Task item: Return the data below exactly, minus the pictures.

The data:

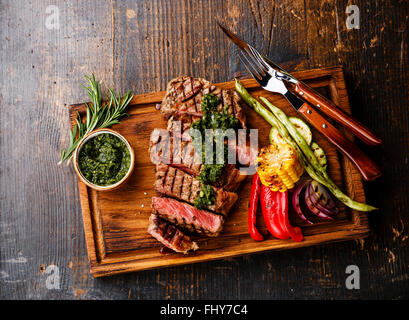 Sliced Striploin steak with chimichurri sauce and Grilled vegetables on cutting board on dark background - Stock Photo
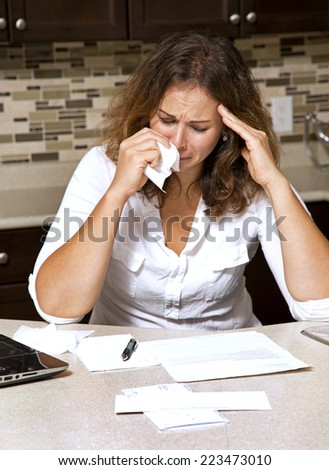 stressed woman looking at bills while sitting in the kitchen  - stock photo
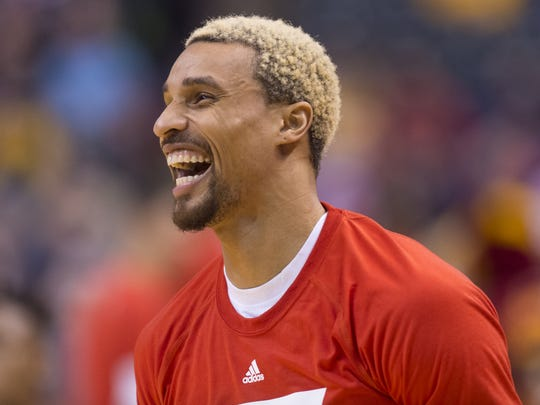 Indiana Pacers guard George Hill (3) enjoys a laugh during pre-game warmups of an NBA basketball game, Tuesday, Jan. 26, 2016, at Bankers Life Fieldhouse in Indianapolis.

Written solution:
 Sliced Striploin steak with chimichurri sauce and Grilled vegetables on cutting board on dark background - Stock Photo
 stressed woman looking at bills while sitting in the kitchen  - stock photo
 Indiana Pacers guard George Hill (3) enjoys a laugh during pre-game warmups of an NBA basketball game, Tuesday, Jan. 26, 2016, at Bankers Life Fieldhouse in Indianapolis.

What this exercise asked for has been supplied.